In the wake of the Deadspin piece casting Te’o in a negative light, no NFL team selected him in the first round of the 2013 draught. Now that everyone knows he could have been easily catfished, the documentary reveals how the discourse surrounding Te’o at the time had little to do with his on-field brilliance and more to do with sports pundits and scouts being concerned about his leadership skills. He was picked by the San Diego Chargers in the second-to-last round, but the fallout from his false girlfriend scam was still being felt.
He had a rather unremarkable first three seasons with the Chargers. A far cry from the 374 tackles he racked up over his final three years of college, he only managed 204 during those three years in the pros. During one particularly illuminating segment of the documentary, Te’o reveals that he played his first three seasons in the NFL with a complete lack of feeling in his body. After seeking help from a therapist, he realized the source of the crippling feeling was his refusal to forgive himself for a past error.

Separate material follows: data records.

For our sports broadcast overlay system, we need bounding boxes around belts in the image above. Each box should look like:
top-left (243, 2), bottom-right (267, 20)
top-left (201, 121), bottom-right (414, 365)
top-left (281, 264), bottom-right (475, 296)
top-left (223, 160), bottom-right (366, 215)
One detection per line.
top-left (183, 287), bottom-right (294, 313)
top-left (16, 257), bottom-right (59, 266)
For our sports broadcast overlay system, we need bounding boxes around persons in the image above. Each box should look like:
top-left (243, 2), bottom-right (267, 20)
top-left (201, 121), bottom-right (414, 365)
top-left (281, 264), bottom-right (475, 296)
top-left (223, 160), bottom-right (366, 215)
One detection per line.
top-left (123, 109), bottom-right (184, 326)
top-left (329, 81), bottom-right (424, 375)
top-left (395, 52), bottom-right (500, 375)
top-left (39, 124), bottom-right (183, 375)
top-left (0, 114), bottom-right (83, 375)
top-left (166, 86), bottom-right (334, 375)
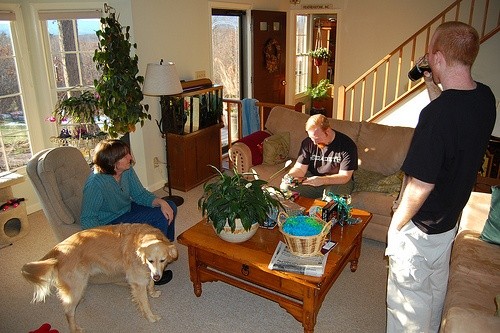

The confidence that drove Te’o’s success was broken by his scandal, and this understanding is one of the final insights he gives us into his mental suffering with the girlfriend’s deception. Te’o’s contract with the Chicago Bears expired in January 2021, and he did not appear in any games for the team during 2021–2022. Even though Te’o has yet to find a team to play for, it is evident from this doc that he is no longer looking for validation or understanding.